- **STATED EXERCISE**: Can you recast every line of the material below as a JSON list of strings, one string per line, with blank lines omitted?

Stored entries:
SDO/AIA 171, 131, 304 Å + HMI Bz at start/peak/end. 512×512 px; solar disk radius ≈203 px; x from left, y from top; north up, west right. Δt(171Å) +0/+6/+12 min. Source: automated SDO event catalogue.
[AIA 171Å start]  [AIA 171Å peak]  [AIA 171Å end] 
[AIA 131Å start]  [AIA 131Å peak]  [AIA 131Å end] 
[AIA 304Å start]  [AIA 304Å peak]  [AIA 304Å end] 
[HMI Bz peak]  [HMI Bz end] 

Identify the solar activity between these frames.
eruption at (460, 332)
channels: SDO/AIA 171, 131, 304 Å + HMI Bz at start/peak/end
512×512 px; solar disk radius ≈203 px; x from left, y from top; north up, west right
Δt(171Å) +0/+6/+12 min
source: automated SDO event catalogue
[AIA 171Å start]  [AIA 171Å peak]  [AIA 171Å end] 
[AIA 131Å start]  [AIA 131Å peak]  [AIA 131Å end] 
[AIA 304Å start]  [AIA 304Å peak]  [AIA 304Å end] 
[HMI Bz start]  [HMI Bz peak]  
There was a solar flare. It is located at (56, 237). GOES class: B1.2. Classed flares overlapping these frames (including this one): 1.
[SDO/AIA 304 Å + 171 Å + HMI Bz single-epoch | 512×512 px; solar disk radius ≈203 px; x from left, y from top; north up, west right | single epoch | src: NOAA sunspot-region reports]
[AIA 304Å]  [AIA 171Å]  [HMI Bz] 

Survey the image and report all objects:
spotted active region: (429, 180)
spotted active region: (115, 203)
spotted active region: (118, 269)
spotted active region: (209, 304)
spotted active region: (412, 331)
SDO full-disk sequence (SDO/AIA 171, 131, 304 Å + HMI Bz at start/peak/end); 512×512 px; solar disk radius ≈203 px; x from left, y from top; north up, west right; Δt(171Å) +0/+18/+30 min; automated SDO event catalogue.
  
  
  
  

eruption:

- **WRITTEN ANSWER**:
[
  "SDO/AIA 171, 131, 304 Å + HMI Bz at start/peak/end. 512×512 px; solar disk radius ≈203 px; x from left, y from top; north up, west right. Δt(171Å) +0/+6/+12 min. Source: automated SDO event catalogue.",
  "[AIA 171Å start]  [AIA 171Å peak]  [AIA 171Å end] ",
  "[AIA 131Å start]  [AIA 131Å peak]  [AIA 131Å end] ",
  "[AIA 304Å start]  [AIA 304Å peak]  [AIA 304Å end] ",
  "[HMI Bz peak]  [HMI Bz end] ",
  "Identify the solar activity between these frames.",
  "eruption at (460, 332)",
  "channels: SDO/AIA 171, 131, 304 Å + HMI Bz at start/peak/end",
  "512×512 px; solar disk radius ≈203 px; x from left, y from top; north up, west right",
  "Δt(171Å) +0/+6/+12 min",
  "source: automated SDO event catalogue",
  "[AIA 171Å start]  [AIA 171Å peak]  [AIA 171Å end] ",
  "[AIA 131Å start]  [AIA 131Å peak]  [AIA 131Å end] ",
  "[AIA 304Å start]  [AIA 304Å peak]  [AIA 304Å end] ",
  "[HMI Bz start]  [HMI Bz peak]  ",
  "There was a solar flare. It is located at (56, 237). GOES class: B1.2. Classed flares overlapping these frames (including this one): 1.",
  "[SDO/AIA 304 Å + 171 Å + HMI Bz single-epoch | 512×512 px; solar disk radius ≈203 px; x from left, y from top; north up, west right | single epoch | src: NOAA sunspot-region reports]",
  "[AIA 304Å]  [AIA 171Å]  [HMI Bz] ",
  "Survey the image and report all objects:",
  "spotted active region: (429, 180)",
  "spotted active region: (115, 203)",
  "spotted active region: (118, 269)",
  "spotted active region: (209, 304)",
  "spotted active region: (412, 331)",
  "SDO full-disk sequence (SDO/AIA 171, 131, 304 Å + HMI Bz at start/peak/end); 512×512 px; solar disk radius ≈203 px; x from left, y from top; north up, west right; Δt(171Å) +0/+18/+30 min; automated SDO event catalogue.",
  "eruption:"
]